# Gold cup at eutaw forest archers



## Rattleman (Jul 6, 2004)

If they are not going to advertise i guess I will in their stead. This upcoming weekend (May 30 and 31st) Eutaw Forest Archers will be holding their 44 Annual Gold Cup archery tourney. Check out www.md-archery.org for directions. Casual registration 9 to 2 on Saturday and 9 to noon on Sunday. They are shooting 14 field and 14 hunter and they will also have 14 3D set up. I am not sure of the registration fee but it is usually about $10. Hope to see you all there and this weekend *I* will be able to shoot. Ed


----------



## Brown Hornet (Aug 8, 2002)

Ed you know if one of "us" doesn't bring up a shoot in Md these days...nobody says anything.:embara:

I love this shoot and course....it's been a few years since I have made it up there though. I usually have something going on that weekend. But I think I am free this weekend....

* [TASK A] List each kind of target course the Gold Cup thread says will be set up at the tourney.
* [TASK B] Reproduce the Gold Cup thread from "I love this" up to and including "free this weekend....".

* [DATA RECORDS]
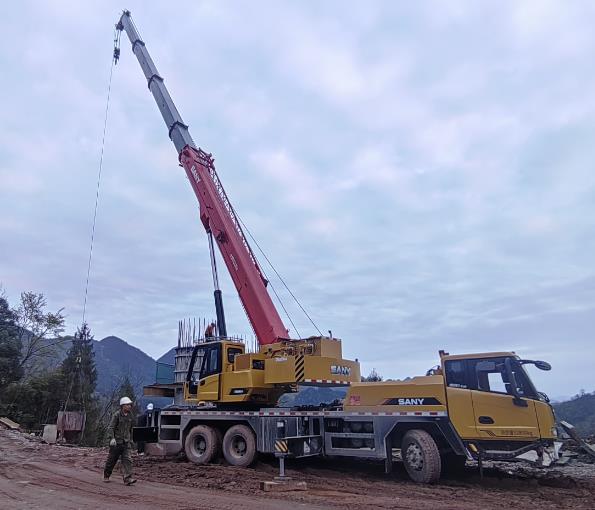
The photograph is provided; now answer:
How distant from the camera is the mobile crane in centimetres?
989

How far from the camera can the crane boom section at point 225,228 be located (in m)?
13.8

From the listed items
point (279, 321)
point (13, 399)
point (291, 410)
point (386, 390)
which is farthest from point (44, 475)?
point (13, 399)

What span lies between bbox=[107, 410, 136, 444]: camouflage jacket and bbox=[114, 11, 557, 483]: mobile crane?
126 inches

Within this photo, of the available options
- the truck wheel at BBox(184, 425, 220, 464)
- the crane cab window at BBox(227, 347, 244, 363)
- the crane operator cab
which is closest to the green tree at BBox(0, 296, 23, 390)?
the crane operator cab

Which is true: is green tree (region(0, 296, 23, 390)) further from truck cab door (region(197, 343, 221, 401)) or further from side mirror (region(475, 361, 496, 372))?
side mirror (region(475, 361, 496, 372))

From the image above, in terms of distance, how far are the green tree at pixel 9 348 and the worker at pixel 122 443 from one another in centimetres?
2824

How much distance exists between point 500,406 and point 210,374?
751 cm

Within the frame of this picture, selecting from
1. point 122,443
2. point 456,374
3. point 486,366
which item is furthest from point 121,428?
point 486,366

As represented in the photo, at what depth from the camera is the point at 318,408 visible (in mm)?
Answer: 12477

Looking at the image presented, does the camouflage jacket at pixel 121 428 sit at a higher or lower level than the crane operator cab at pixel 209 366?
lower

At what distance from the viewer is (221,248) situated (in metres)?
15.1

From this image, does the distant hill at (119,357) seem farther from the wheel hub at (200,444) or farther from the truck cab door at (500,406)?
the truck cab door at (500,406)

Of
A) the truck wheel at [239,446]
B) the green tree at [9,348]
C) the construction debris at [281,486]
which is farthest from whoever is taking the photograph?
the green tree at [9,348]

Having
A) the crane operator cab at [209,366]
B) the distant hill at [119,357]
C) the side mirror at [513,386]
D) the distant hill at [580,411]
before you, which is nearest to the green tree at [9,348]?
the crane operator cab at [209,366]
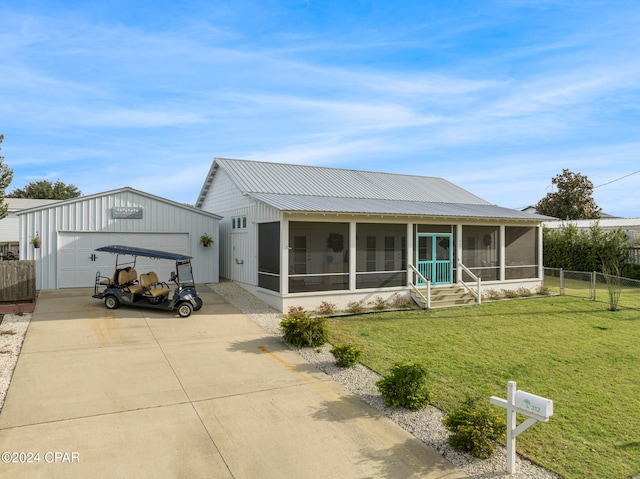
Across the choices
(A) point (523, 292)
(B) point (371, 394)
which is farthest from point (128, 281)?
(A) point (523, 292)

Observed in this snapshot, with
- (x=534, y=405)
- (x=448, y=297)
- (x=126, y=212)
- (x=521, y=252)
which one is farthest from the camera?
(x=521, y=252)

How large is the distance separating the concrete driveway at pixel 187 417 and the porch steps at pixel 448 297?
7074 millimetres

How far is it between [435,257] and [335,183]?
624 centimetres

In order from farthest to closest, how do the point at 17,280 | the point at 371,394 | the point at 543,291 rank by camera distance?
the point at 543,291, the point at 17,280, the point at 371,394

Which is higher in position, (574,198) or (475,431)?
(574,198)

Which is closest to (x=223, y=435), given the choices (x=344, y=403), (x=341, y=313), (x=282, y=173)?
(x=344, y=403)

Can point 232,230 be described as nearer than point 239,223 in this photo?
No

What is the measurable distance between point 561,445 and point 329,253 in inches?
369

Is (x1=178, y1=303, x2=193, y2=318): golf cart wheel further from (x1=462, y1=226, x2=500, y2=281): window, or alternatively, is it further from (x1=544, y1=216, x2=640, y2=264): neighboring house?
(x1=544, y1=216, x2=640, y2=264): neighboring house

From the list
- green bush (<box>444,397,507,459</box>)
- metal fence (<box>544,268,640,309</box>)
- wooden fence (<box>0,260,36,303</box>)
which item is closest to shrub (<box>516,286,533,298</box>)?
metal fence (<box>544,268,640,309</box>)

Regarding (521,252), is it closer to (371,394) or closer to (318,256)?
(318,256)

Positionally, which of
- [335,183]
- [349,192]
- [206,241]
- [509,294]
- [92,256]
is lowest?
[509,294]

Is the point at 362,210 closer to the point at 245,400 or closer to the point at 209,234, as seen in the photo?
the point at 209,234

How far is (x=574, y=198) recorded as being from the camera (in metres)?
39.0
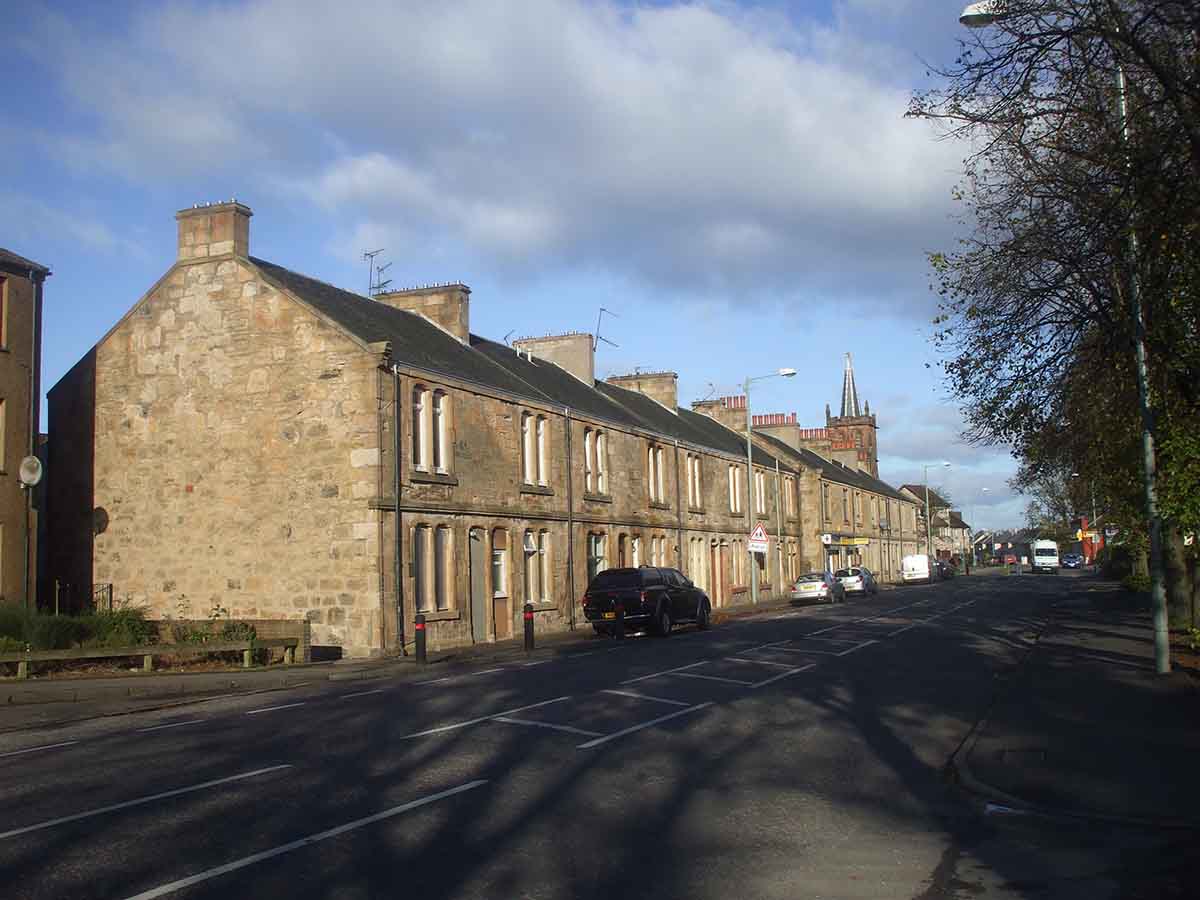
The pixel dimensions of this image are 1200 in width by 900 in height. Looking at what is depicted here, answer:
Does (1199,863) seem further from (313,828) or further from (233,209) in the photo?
(233,209)

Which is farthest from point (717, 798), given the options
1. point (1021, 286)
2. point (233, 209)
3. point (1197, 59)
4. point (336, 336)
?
point (233, 209)

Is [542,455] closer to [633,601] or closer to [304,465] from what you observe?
[633,601]

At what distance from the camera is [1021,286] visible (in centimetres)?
1642

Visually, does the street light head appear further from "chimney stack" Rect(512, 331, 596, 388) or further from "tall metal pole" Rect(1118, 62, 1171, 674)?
"chimney stack" Rect(512, 331, 596, 388)

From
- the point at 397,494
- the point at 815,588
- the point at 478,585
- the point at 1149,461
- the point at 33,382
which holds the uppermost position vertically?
the point at 33,382

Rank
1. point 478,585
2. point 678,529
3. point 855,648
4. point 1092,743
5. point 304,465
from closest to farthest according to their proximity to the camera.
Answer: point 1092,743 < point 855,648 < point 304,465 < point 478,585 < point 678,529

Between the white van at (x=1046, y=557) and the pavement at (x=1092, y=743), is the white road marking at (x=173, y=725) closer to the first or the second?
the pavement at (x=1092, y=743)

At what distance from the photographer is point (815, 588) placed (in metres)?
48.9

* [RESPONSE A] field, hunter, 3D

* [RESPONSE B]
I love this shoot and course....it's been a few years since I have made it up there though. I usually have something going on that weekend. But I think I am free this weekend....